• Written task: Please convert the lines below, from the line with "How much of" to the line with "2278 centimetres", into a JSON list of strings with one string per line, skipping any blank lines.

• Provided records:
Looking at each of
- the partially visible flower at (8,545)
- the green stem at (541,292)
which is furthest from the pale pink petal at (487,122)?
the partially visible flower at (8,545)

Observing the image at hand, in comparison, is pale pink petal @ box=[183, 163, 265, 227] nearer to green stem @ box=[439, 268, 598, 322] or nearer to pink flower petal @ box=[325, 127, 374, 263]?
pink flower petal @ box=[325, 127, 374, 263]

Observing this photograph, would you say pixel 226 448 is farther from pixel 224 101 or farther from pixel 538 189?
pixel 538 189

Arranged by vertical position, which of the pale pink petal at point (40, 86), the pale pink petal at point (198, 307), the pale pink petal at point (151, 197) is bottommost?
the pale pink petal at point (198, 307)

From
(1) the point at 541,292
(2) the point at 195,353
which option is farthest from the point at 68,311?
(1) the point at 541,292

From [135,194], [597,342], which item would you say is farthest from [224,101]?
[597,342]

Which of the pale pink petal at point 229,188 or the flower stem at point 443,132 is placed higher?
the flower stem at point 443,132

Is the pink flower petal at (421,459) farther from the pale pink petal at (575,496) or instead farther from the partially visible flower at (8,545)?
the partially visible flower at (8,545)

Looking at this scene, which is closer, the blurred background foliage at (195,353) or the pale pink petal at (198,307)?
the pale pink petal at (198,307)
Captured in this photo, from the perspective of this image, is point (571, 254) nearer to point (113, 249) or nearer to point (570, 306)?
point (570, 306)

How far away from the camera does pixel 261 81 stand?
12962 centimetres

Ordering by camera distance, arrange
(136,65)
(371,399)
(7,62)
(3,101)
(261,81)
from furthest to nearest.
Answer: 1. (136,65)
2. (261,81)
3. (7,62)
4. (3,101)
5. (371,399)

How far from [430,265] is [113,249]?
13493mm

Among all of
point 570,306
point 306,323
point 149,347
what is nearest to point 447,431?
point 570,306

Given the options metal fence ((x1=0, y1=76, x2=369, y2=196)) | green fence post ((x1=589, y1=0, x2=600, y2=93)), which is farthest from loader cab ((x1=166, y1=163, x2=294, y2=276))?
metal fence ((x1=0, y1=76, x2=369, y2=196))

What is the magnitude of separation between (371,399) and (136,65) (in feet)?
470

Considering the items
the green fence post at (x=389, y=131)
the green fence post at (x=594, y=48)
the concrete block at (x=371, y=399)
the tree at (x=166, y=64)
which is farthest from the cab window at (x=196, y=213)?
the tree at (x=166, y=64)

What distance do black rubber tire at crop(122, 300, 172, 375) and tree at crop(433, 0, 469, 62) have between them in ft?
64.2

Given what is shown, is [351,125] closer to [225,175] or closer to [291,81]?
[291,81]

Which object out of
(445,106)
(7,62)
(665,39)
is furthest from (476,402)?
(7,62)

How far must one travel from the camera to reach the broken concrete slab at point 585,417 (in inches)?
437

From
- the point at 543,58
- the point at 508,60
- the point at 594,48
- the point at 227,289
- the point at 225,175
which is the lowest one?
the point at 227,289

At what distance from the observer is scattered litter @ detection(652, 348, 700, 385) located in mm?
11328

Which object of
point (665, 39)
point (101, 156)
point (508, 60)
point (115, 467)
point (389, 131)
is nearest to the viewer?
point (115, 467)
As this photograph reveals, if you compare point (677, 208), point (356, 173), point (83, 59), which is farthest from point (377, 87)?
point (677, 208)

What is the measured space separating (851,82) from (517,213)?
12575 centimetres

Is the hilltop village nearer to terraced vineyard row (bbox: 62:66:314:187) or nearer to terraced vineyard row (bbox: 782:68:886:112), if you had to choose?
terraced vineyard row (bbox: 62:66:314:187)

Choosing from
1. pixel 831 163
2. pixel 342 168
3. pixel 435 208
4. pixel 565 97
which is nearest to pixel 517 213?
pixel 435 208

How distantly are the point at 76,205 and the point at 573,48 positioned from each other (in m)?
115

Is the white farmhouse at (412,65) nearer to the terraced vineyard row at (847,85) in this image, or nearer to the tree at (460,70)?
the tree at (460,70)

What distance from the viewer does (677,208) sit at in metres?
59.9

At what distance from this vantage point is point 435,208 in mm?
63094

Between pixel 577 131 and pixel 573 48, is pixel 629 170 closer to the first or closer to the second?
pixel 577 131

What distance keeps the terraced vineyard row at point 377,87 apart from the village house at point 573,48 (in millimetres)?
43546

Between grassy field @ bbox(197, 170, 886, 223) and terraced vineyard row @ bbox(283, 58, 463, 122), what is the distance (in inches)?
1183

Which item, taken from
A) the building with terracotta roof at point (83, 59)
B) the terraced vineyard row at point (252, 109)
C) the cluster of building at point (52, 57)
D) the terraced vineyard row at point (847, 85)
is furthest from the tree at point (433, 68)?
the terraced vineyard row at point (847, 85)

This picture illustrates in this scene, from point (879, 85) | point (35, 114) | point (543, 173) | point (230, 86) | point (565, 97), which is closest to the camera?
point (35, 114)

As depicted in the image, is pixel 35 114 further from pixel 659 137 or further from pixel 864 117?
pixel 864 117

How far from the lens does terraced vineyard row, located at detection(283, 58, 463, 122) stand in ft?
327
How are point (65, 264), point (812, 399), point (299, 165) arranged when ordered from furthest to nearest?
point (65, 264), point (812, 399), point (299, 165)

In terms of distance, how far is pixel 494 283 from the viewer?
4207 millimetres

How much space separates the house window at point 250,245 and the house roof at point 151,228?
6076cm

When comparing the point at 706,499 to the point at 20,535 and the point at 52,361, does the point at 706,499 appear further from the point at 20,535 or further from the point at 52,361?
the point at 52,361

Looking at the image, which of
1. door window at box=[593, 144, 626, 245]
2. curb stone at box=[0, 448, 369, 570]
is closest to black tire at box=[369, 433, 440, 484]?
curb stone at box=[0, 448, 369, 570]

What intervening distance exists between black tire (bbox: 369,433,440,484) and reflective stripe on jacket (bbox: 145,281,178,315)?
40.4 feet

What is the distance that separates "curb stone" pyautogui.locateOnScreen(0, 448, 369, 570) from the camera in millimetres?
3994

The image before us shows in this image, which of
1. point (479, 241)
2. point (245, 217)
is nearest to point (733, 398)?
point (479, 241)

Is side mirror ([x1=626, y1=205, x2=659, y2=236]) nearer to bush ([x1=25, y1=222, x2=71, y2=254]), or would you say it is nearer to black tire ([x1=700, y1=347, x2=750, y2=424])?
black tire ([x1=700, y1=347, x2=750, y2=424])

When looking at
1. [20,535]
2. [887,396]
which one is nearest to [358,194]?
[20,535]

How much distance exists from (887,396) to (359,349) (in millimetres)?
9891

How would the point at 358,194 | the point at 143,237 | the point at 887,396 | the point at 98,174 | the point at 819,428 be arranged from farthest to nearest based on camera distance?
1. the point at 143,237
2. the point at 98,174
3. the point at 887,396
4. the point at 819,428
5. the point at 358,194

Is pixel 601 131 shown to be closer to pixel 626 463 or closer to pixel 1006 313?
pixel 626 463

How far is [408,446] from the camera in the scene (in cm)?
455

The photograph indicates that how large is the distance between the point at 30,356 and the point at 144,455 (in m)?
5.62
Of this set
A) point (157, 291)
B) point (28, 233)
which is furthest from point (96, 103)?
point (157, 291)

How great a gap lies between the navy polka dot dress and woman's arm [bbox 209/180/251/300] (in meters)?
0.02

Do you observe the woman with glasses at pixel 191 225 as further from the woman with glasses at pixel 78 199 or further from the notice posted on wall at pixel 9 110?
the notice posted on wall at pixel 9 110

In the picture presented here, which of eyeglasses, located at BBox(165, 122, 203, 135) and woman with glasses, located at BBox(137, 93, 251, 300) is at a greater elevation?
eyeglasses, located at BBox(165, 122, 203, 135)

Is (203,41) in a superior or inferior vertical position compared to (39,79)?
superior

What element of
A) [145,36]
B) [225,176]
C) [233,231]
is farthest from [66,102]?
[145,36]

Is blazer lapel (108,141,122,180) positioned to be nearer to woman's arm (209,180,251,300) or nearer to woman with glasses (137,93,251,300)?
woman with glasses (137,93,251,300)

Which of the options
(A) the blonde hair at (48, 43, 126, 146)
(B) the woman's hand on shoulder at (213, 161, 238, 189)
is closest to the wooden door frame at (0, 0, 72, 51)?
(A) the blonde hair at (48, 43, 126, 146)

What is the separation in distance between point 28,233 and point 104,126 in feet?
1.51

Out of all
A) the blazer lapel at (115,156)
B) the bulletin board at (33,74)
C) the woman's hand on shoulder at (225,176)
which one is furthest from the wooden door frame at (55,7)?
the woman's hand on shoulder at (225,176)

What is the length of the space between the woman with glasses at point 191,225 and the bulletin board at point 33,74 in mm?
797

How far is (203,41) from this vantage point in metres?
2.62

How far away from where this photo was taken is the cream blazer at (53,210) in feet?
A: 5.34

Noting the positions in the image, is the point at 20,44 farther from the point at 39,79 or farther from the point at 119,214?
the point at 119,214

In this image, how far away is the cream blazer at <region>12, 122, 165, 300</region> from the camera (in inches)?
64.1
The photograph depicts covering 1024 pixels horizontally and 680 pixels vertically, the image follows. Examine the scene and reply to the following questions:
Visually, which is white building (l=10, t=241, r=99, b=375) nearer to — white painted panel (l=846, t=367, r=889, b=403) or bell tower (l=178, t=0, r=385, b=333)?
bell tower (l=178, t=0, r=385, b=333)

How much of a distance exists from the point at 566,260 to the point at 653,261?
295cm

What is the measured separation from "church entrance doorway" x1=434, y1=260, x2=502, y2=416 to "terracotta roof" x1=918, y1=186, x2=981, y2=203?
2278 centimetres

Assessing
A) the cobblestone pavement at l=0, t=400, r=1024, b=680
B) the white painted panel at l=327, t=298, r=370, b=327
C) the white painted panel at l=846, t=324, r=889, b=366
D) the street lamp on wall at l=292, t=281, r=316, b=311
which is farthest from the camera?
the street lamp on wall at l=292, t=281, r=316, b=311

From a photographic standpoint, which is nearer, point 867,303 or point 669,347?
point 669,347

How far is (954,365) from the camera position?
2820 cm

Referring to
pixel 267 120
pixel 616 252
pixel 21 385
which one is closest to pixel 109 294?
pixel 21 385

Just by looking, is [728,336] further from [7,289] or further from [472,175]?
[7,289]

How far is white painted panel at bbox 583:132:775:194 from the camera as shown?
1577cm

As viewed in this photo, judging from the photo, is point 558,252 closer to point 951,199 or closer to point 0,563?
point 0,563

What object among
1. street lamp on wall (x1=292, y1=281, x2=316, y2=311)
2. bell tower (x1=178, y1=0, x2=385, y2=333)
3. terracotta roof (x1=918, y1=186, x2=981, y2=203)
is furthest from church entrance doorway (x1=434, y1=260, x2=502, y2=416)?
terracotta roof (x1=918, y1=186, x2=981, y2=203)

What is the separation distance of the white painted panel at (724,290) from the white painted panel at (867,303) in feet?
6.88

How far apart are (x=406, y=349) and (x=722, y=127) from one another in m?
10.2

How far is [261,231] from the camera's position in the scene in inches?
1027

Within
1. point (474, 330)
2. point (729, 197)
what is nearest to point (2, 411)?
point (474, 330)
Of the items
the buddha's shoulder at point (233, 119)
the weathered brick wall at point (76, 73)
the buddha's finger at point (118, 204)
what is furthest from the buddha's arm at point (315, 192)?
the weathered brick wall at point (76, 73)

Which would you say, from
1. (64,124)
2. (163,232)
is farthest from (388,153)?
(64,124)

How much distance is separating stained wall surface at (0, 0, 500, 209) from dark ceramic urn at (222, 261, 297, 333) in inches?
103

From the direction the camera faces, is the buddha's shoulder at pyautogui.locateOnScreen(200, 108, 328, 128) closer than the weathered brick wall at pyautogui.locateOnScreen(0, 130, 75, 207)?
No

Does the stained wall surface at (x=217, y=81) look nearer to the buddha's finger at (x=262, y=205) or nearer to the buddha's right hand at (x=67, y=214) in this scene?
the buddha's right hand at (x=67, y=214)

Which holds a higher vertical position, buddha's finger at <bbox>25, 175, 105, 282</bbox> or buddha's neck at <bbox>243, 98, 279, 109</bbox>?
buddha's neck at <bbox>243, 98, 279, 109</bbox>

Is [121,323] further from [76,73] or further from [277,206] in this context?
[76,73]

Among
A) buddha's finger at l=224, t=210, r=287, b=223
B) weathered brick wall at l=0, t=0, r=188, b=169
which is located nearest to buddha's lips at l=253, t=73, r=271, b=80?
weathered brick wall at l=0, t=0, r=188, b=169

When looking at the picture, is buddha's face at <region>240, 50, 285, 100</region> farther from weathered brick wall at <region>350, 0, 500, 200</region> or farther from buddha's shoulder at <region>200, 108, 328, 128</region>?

• The answer:
[
  "How much of a distance exists from the point at 566,260 to the point at 653,261?",
  "295cm",
  "What is the measured separation from \"church entrance doorway\" x1=434, y1=260, x2=502, y2=416 to \"terracotta roof\" x1=918, y1=186, x2=981, y2=203?",
  "2278 centimetres"
]